On taking leaps

Even though I love almanacs and planning by the calendar, I don’t come out the gate with resolutions and round-ups at the beginning of the year. You’ll get no New Years’ hot takes from me. I like to take my time, let my thoughts simmer. Let the Lunar New Year roll in. Feel spring start doing its awakening thing, so I can see and feel what’s up, instead of making or following predictions based on past patterns. How will this year be as never before?

During some free-association time, this leap year reminded me that one of the names I'd been considering for my practice was "Big Leap Reiki," and that’s what got me thinking about a recent intake session I had with a professional writer.

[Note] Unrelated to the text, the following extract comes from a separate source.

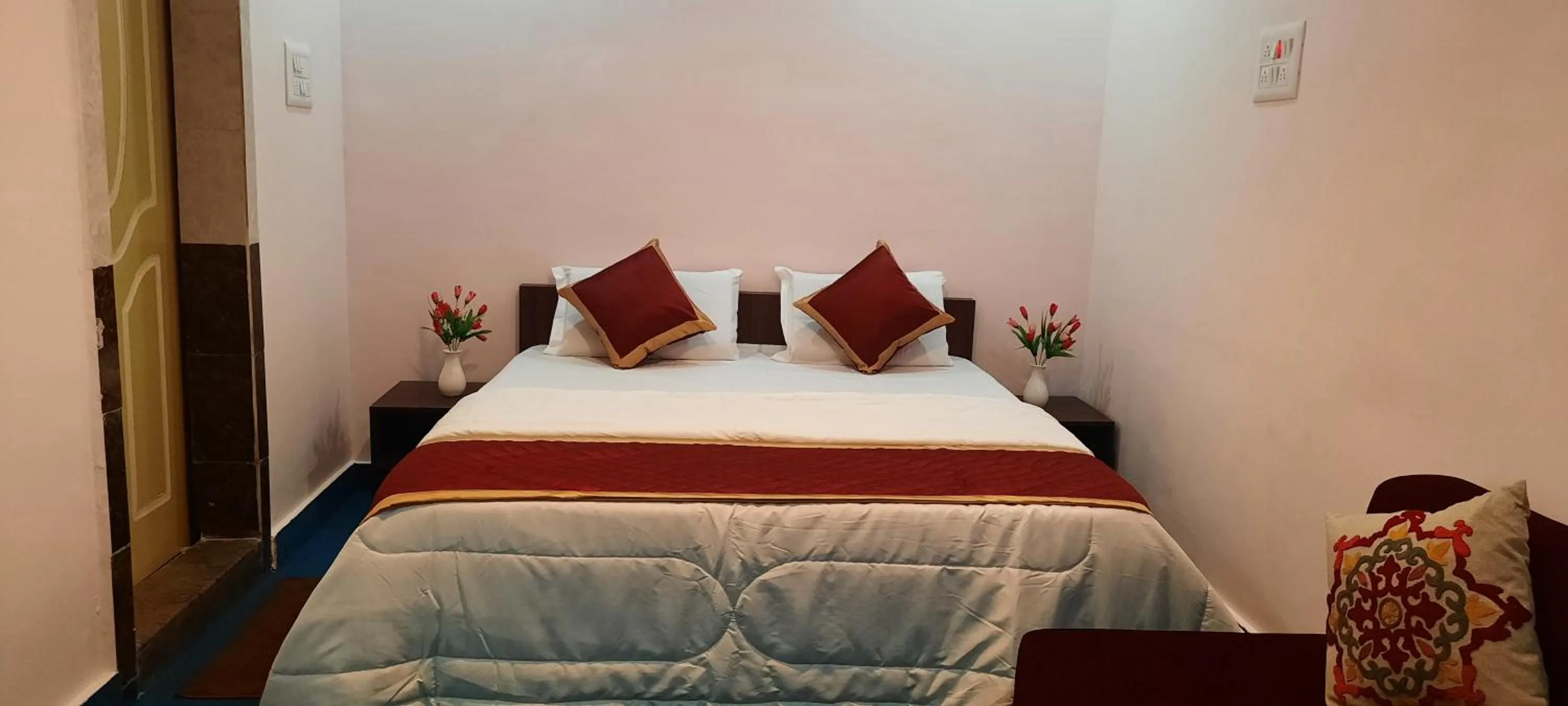 Photo of the whole room, Bed in B R Inn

My ideal client. The one I dreamed of whenever I’ve done those little exercises in workshops. I *love* her. She’s ambitious and confident, and six months ago, she started her own business. She did it with a household to run (twin boys!), and she did it as the family breadwinner, without the safety net of a dual-income.

She built a good-sized sturdy business boat and set sail, because somewhere inside she knew that this was the right direction—the one that would bring long-lasting balance to both her family and career. Fear be damned. Uncharted waters be conquered. Full steam ahead!

...

Yay! Or at least that’s what you might say to her face. But admit it, there’s a part of you that would like to tell this woman that she seriously needs to rethink her plan. And I’m sure you could probably find about 50 supporting articles that would tell her the same.

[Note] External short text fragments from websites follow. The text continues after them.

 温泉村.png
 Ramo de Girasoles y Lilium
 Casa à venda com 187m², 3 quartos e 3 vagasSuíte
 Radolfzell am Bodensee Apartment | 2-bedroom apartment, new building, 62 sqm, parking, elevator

Fortunately, she didn’t ask you. And she didn’t ask Forbes, or The Muse, or LinkedIn, or any of the other places through which our business advice is filtered.

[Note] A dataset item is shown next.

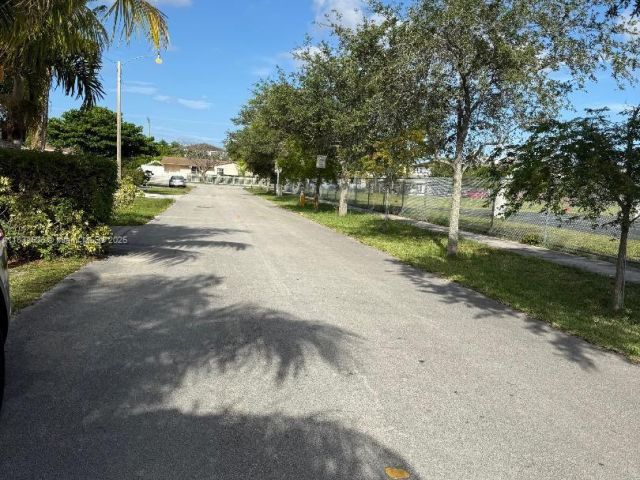 Продажа дома по адресу 141 NE 209th St - фото 6235781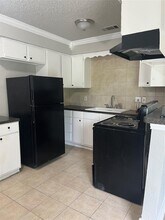 10902 Jutland Rd in Houston, TX - Building Photo - Building Photo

Unfortunately, it’s very hard to keep confident and on course when fear and doubt is all around us. And it’s natural that we then start looking for guidance and solutions—to programs or coaches or apps or to the all-knowing Internet. And all of these things are great, and I’m thrilled that they’re available. But a lot of times, those places are where we also find messages that tend to stir up our internal doubt and increase feelings of pressure, especially when we’re approaching from a place of confusion.

During one such overwhelmed and aimless moment, my client found herself halfway to the Internet’s core, researching “creative professional schedule with kids writing time oh please google send help” but that’s when a little light went on in her gut. That wasn’t where she should be looking. She needed to type that into the Google of her heart.

And as deeply goofy as that sounds, it’s still the right direction. She’d looked within to figure out that she needed to strike out on her own to create balance, and she realized that that was exactly where she should be looking now.

Then, in that clever way that this world has of working, she ended up finding her way here. Where I work with clients to ward off messages that may be tripping them up, and helping them design an environment that challenges the naysayers, both internally and externally.

We've all heard of yin and yang, whether we’ve studied it in depth to learn acupuncture or feng shui principles, or just thought of it in passing while watching Mulan II. Basically, the concept is that of balance—in vs out, up vs down, hot vs cold. Yin energy is internal, while yang heads outward. With business, we tend to go yang (and we can see on many different levels how this imbalance has shown up in our economy).

My whole mission is to help us get better in “yin business,” the more internal, go-with-your-gut way of doing things. Because all the yang business practices that we learn to gain success need yin's balance in order to be sustainable. It’s this balance that sets people up to take what appears to be big risks—like the one my client took six months ago. I love big leaps.